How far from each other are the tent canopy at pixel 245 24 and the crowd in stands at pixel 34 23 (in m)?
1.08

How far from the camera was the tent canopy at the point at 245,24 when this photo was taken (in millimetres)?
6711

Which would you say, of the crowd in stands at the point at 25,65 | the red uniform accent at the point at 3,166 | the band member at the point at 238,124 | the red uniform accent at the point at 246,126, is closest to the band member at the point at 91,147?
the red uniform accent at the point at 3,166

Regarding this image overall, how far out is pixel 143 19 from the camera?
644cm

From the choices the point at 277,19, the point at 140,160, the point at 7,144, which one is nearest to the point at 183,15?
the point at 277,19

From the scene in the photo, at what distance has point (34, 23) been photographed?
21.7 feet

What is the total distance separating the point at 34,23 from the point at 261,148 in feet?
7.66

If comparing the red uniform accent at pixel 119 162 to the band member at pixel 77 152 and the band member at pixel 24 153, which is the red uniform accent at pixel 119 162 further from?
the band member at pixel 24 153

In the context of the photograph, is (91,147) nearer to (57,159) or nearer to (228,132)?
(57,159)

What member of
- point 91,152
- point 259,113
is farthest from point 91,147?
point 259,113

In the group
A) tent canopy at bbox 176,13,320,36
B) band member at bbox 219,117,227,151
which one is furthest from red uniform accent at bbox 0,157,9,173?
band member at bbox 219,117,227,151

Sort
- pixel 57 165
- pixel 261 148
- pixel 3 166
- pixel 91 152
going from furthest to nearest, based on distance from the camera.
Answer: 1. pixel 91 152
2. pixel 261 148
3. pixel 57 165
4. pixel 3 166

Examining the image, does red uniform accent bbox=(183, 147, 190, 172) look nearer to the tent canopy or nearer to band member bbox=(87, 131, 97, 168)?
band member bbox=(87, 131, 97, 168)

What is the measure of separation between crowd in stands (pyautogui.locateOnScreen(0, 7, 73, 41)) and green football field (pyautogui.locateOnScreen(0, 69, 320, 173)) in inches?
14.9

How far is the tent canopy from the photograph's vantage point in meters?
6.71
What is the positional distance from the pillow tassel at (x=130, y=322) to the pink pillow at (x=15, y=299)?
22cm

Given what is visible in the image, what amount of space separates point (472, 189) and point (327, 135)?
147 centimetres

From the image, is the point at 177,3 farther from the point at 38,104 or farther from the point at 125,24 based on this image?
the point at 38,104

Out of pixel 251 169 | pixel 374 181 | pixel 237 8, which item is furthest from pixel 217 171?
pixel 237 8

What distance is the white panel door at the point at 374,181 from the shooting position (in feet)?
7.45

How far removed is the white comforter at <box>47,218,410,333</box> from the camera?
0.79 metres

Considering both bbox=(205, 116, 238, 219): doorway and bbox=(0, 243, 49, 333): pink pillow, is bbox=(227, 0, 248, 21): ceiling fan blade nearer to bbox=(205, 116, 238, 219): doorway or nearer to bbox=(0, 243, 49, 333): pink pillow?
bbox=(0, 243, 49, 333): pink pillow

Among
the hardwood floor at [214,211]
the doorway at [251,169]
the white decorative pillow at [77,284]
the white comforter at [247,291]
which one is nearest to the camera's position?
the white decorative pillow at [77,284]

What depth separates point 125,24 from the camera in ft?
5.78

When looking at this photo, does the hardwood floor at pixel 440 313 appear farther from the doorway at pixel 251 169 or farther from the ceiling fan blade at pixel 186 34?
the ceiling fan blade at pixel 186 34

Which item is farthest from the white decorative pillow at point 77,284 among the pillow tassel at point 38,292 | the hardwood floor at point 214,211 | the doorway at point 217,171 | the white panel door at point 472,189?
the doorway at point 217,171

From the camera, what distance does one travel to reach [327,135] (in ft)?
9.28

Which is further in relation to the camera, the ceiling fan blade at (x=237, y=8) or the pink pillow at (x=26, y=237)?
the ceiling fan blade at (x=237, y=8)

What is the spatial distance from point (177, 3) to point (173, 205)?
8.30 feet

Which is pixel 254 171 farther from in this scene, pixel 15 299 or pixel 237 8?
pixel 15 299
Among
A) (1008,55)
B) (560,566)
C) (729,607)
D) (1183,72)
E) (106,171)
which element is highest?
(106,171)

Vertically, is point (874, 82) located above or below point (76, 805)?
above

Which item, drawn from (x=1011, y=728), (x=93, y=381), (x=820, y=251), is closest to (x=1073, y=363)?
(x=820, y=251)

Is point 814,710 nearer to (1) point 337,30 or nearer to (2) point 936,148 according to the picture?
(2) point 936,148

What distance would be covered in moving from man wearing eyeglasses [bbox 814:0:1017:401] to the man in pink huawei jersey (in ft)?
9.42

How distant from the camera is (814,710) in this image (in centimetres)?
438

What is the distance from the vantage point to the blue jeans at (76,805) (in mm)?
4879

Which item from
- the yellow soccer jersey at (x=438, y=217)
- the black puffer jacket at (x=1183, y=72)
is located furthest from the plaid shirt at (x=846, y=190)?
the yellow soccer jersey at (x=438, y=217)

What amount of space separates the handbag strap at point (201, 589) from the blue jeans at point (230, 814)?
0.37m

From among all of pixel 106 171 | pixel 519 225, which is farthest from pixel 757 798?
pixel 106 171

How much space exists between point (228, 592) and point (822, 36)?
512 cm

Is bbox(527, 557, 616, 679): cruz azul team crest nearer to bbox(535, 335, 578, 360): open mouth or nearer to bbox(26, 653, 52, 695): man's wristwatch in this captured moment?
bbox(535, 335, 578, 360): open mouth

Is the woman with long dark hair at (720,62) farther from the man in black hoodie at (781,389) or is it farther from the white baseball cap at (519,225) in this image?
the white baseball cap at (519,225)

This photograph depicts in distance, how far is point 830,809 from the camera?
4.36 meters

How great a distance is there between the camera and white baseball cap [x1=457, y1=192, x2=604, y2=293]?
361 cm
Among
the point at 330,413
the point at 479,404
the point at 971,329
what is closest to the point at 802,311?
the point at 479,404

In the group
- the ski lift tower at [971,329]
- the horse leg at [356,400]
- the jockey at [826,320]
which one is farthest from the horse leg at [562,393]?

-*-*-

REQUIREMENT |
Copy out all of the material above verbatim, keeping every line in its original order.

SOLUTION TO THIS TASK |
How far from each other are the tent canopy at pixel 245 24 and the crowd in stands at pixel 34 23 (in m)?
1.08

How far from the camera was the tent canopy at the point at 245,24 when this photo was taken (in millimetres)?
6711

Which would you say, of the crowd in stands at the point at 25,65 | the red uniform accent at the point at 3,166 | the band member at the point at 238,124 | the red uniform accent at the point at 246,126, is closest to the band member at the point at 91,147?
the red uniform accent at the point at 3,166

Regarding this image overall, how far out is pixel 143 19 from the camera?
644cm

From the choices the point at 277,19, the point at 140,160, the point at 7,144, which one is nearest to the point at 183,15?
the point at 277,19

From the scene in the photo, at what distance has point (34, 23) been photographed?
21.7 feet

What is the total distance separating the point at 34,23 from the point at 261,148 in feet?
7.66

If comparing the red uniform accent at pixel 119 162 to the band member at pixel 77 152 and the band member at pixel 24 153, which is the red uniform accent at pixel 119 162 further from?
the band member at pixel 24 153

In the context of the photograph, is (91,147) nearer to (57,159) or nearer to (228,132)?
(57,159)

What member of
- point 91,152
- point 259,113
is farthest from point 91,147?
point 259,113

In the group
A) tent canopy at bbox 176,13,320,36
B) band member at bbox 219,117,227,151
which one is furthest from red uniform accent at bbox 0,157,9,173?
band member at bbox 219,117,227,151

Sort
- pixel 57 165
- pixel 261 148
- pixel 3 166
- pixel 91 152
going from furthest to nearest, based on distance from the camera.
Answer: 1. pixel 91 152
2. pixel 261 148
3. pixel 57 165
4. pixel 3 166

Examining the image, does red uniform accent bbox=(183, 147, 190, 172) look nearer to the tent canopy or nearer to band member bbox=(87, 131, 97, 168)?
band member bbox=(87, 131, 97, 168)

What is the measure of separation between crowd in stands (pyautogui.locateOnScreen(0, 7, 73, 41)) and green football field (pyautogui.locateOnScreen(0, 69, 320, 173)) in inches?
14.9

How far is the tent canopy from the photograph's vantage point in meters?
6.71
What is the positional distance from the pillow tassel at (x=130, y=322) to the pink pillow at (x=15, y=299)?
22cm

Given what is visible in the image, what amount of space separates point (472, 189) and point (327, 135)?
147 centimetres

From the image, is the point at 177,3 farther from the point at 38,104 or farther from the point at 125,24 based on this image?
the point at 38,104

Out of pixel 251 169 | pixel 374 181 | pixel 237 8, which item is furthest from pixel 217 171?
pixel 237 8

What distance is the white panel door at the point at 374,181 from the shooting position (in feet)?
7.45

How far removed is the white comforter at <box>47,218,410,333</box> from the camera?
0.79 metres

Considering both bbox=(205, 116, 238, 219): doorway and bbox=(0, 243, 49, 333): pink pillow, is bbox=(227, 0, 248, 21): ceiling fan blade nearer to bbox=(205, 116, 238, 219): doorway or nearer to bbox=(0, 243, 49, 333): pink pillow?
bbox=(0, 243, 49, 333): pink pillow

Among
the hardwood floor at [214,211]
the doorway at [251,169]
the white decorative pillow at [77,284]
the white comforter at [247,291]
which one is nearest to the camera's position?
the white decorative pillow at [77,284]

What depth separates point 125,24 from the camera in ft?
5.78

When looking at this photo, does the hardwood floor at pixel 440 313 appear farther from the doorway at pixel 251 169 or farther from the ceiling fan blade at pixel 186 34?
the ceiling fan blade at pixel 186 34

Which item is farthest from the white decorative pillow at point 77,284 among the pillow tassel at point 38,292 | the hardwood floor at point 214,211 | the doorway at point 217,171 | the white panel door at point 472,189?
the doorway at point 217,171

From the camera, what distance does one travel to reach [327,135] (in ft)?
9.28

Which is further in relation to the camera, the ceiling fan blade at (x=237, y=8) or the pink pillow at (x=26, y=237)?
the ceiling fan blade at (x=237, y=8)

What is the spatial distance from point (177, 3) to point (173, 205)?
8.30 feet

Which is pixel 254 171 farther from in this scene, pixel 15 299 or pixel 237 8?
pixel 15 299
Among
A) (1008,55)
B) (560,566)
C) (729,607)
D) (1183,72)
E) (106,171)
which element is highest?
(106,171)

Vertically, is point (874, 82) located above or below point (76, 805)?
above

Which item, drawn from (x=1011, y=728), (x=93, y=381), (x=820, y=251), is closest to (x=1073, y=363)?
(x=820, y=251)

Is point 814,710 nearer to (1) point 337,30 or nearer to (2) point 936,148 according to the picture?
(2) point 936,148

What distance would be covered in moving from man wearing eyeglasses [bbox 814:0:1017:401] to the man in pink huawei jersey (in ft)?
9.42

How distant from the camera is (814,710) in this image (in centimetres)?
438

What is the distance from the vantage point to the blue jeans at (76,805) (in mm)?
4879

Which item from
- the yellow soccer jersey at (x=438, y=217)
- the black puffer jacket at (x=1183, y=72)
is located furthest from the plaid shirt at (x=846, y=190)?
the yellow soccer jersey at (x=438, y=217)

What amount of space separates the handbag strap at point (201, 589) from the blue jeans at point (230, 814)?
0.37m

From among all of pixel 106 171 | pixel 519 225, which is farthest from pixel 757 798?
pixel 106 171

How much space exists between point (228, 592) and point (822, 36)?
512 cm

Is bbox(527, 557, 616, 679): cruz azul team crest nearer to bbox(535, 335, 578, 360): open mouth or nearer to bbox(26, 653, 52, 695): man's wristwatch in this captured moment?
bbox(535, 335, 578, 360): open mouth

Is the woman with long dark hair at (720,62) farther from the man in black hoodie at (781,389) or is it farther from the white baseball cap at (519,225) in this image?
the white baseball cap at (519,225)

This photograph depicts in distance, how far is point 830,809 from the camera?
4.36 meters

How great a distance is there between the camera and white baseball cap [x1=457, y1=192, x2=604, y2=293]?
361 cm
Among
the point at 330,413
the point at 479,404
the point at 971,329
what is closest to the point at 802,311?
the point at 479,404

In the group
- the ski lift tower at [971,329]
- the horse leg at [356,400]
- the jockey at [826,320]
which one is farthest from the horse leg at [562,393]?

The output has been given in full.